“Looking for Bin Laden became a side-business for Pakistan’s military to generate U.S. aid. As the Al Qaeda expert Lawrence Wright observed in The New Yorker this week: Pakistan’s Army and intelligence service “were in the looking-for-Bin-Laden business, and if they found him they’d be out of business.” (Friedman - Bad Bargains)Whatever we're looking for, a rotten pseudo-ally is willing to pretend to provide it
Iran: Good People - Bad Government
Iran has a stranglehold on Lebanon via proxy Hezbollah. It tentacles stretch from Afghanistan to Iraq and even to Venezuela and Argentina. If Iran had a people’s revolution that brought true parliamentary democracy to the country (Iranians are more capable of democratic success than any other country in the region), that would put a stop to funding these global terrorists. A newly-democratic Iran would have too many pressing issues at home for it to mess with funding terrorists, and no legitimate government wants to cultivate trouble with other nations, especially via such direct violence.
Why was Obama silent as the Iranian protesters were being slaughtered by the Revolutionary Guard? Is it because they didn’t have Muslim Brotherhood or Al Qaeda membership cards? I pray to God we are clandestinely helping the free people of Iran topple their rotten regime.
Saudi Arabia: America's Most Shameful Alliance
We protect them in exchange for oil, and the Saudis maintain a pact with the Wahabbis. Out of this dynamic metastasized militant Islam that has infected the globe:
During the 1980s, Saudi Arabia spent some $75 billion for the propagation of Wahhabism, funding schools, mosques, and charities throughout the Islamic world, from Pakistan to Afghanistan, Yemen, Algeria and beyond. ... (Friedman - Bad Bargains)We sought out and cultivated a relationship with Pakistan.
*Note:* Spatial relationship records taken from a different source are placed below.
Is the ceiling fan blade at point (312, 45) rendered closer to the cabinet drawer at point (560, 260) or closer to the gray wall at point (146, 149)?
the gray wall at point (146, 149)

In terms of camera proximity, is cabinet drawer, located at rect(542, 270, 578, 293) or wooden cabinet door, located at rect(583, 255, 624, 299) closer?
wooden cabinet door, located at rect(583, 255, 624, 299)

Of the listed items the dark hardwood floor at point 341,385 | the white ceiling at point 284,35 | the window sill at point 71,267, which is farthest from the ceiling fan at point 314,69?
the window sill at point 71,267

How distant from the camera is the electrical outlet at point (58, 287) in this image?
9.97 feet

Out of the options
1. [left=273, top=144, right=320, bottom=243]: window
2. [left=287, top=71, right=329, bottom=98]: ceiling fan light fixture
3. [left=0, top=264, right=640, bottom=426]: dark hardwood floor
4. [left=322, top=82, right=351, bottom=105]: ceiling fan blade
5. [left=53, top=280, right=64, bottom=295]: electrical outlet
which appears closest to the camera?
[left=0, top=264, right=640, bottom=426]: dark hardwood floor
This is the grain of truth that spurs conspiracy nuts to claim the CIA trained Bin Laden. The Pakistan bargain resembles our Saudi one; We pay them to marginally cooperate with our goals in Afghanistan (first against the Soviet Union, now against Taliban and Al Qaeda forces), and they pretend to comply. Meanwhile the Pakistani army rules the roost, papering it all over with a sham democracy. And they’re a member of the Nuts with Nukes club.
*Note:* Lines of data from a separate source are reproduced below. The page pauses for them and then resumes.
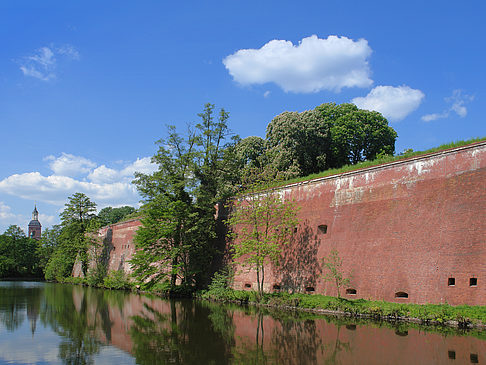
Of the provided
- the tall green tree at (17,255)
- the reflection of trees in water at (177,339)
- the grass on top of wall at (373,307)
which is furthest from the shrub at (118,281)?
the tall green tree at (17,255)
What both countries need is shock therapy. For Pakistan, that would mean America converting the lion’s share of its military aid to K-12 education programs, while also reducing the U.S. footprint in Afghanistan. Together, the message would be that we’re ready to help Pakistan fight its real enemies and ours — ignorance, illiteracy, corrupt elites and religious obscurantism.All three countries are full of good people, but our relationship with them is dysfunctional. We are the bogey monsters of America-hating Mullahs, and our every action is twisted into a sinister threat to Islam.
Ditto Saudi Arabia. We are in a ménage à trois with the al-Sauds and the Wahhabis. We provide the al-Sauds security, and they provide us oil. The Wahhabis provide the al-Sauds with legitimacy and the al-Sauds provide them with money (from us). It works really well for the al-Sauds, but not too well for us. (Friedman - Bad Bargains)
Unintended Consequences
I heard an older caller to a talk show say his father called WW II “The war to make the world safe for communism,” and there’s some cynical truth to that. When confronted with the dual threat of communism, and fascism, Churchill made the smart choice to leave fighting the Bolshies until after we had defeated the fascists. It took us another 45 years after the first victory to achieve the second.
We made a deal with the Saudis and the Pakistanis to dislodge the Soviets from Afghanistan. Did we defeat Communism only to make Southwest Asia safe for Wahabbism?